State governors and public health authorities have complained that they have insufficient supplies of test kits to diagnose the disease, after the kit the CDC initially distributed last month turned out to be defective. The Trump administration has raced to issue a better kit, as well as to authorize private laboratories to make their own, but they remain in short supply.

For example, the Los Angeles Times reported Friday that California -- population 40 million -- has the capacity to test about 7,400 people through the weekend.

The Atlantic magazine reported Friday morning that based on a survey of public health agencies in every state, it could only count 1,895 Americans that have been tested for the virus. About 10% of them have tested positive, the magazine said.

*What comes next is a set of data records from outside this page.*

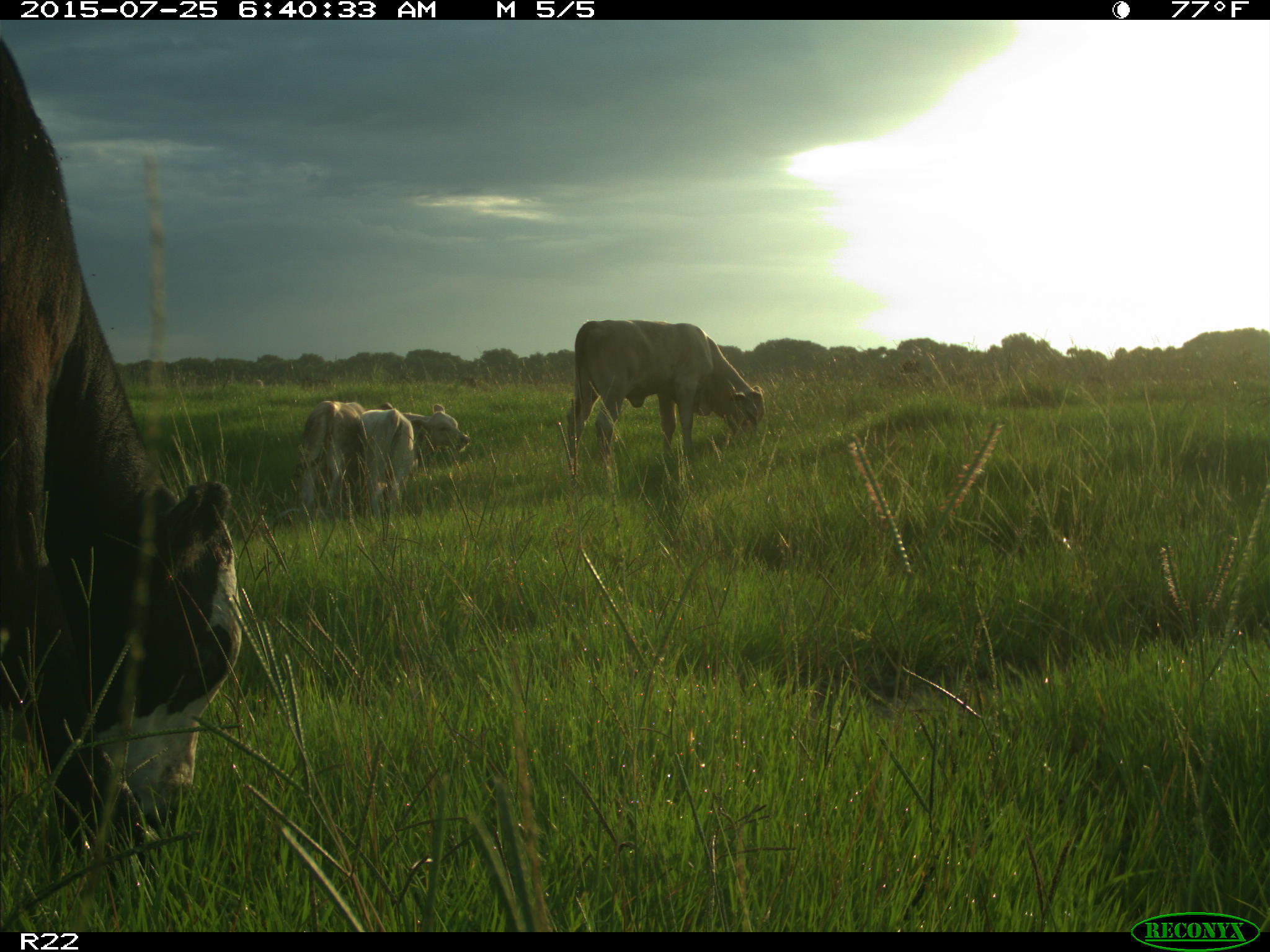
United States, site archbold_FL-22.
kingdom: Animalia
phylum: Chordata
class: Mammalia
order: Artiodactyla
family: Bovidae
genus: Bos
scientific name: Bos taurus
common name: domestic cow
Bos taurus (domestic cow).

A CDC spokeswoman didn’t respond to a question about the Atlantic report and how many tests had been completed. A spokeswoman for Pence also didn’t respond.

Priority Tests

Pence said Thursday that the CDC is “prioritizing” tests for Washington and California and that by the end of next week enough kits will be distributed to test about 1.2 million Americans.

“While we’re meeting the demand of cases we know about today, we still have a ways to go to ensure the tests are available for any future cases,” Pence said in a news conference with Washington Governor Jay Inslee. “By the end of next week, another 4 million tests will be available. But it’s still just a beginning.”

But Conway said that there are “plenty” of test kits available, while also acknowledging that the disease may be spreading via people who suffer only mild or no symptoms and thus won’t be tested.

“People are asymptomatic and don’t know they have it,” Conway said.

--With assistance from Michelle Fay Cortez.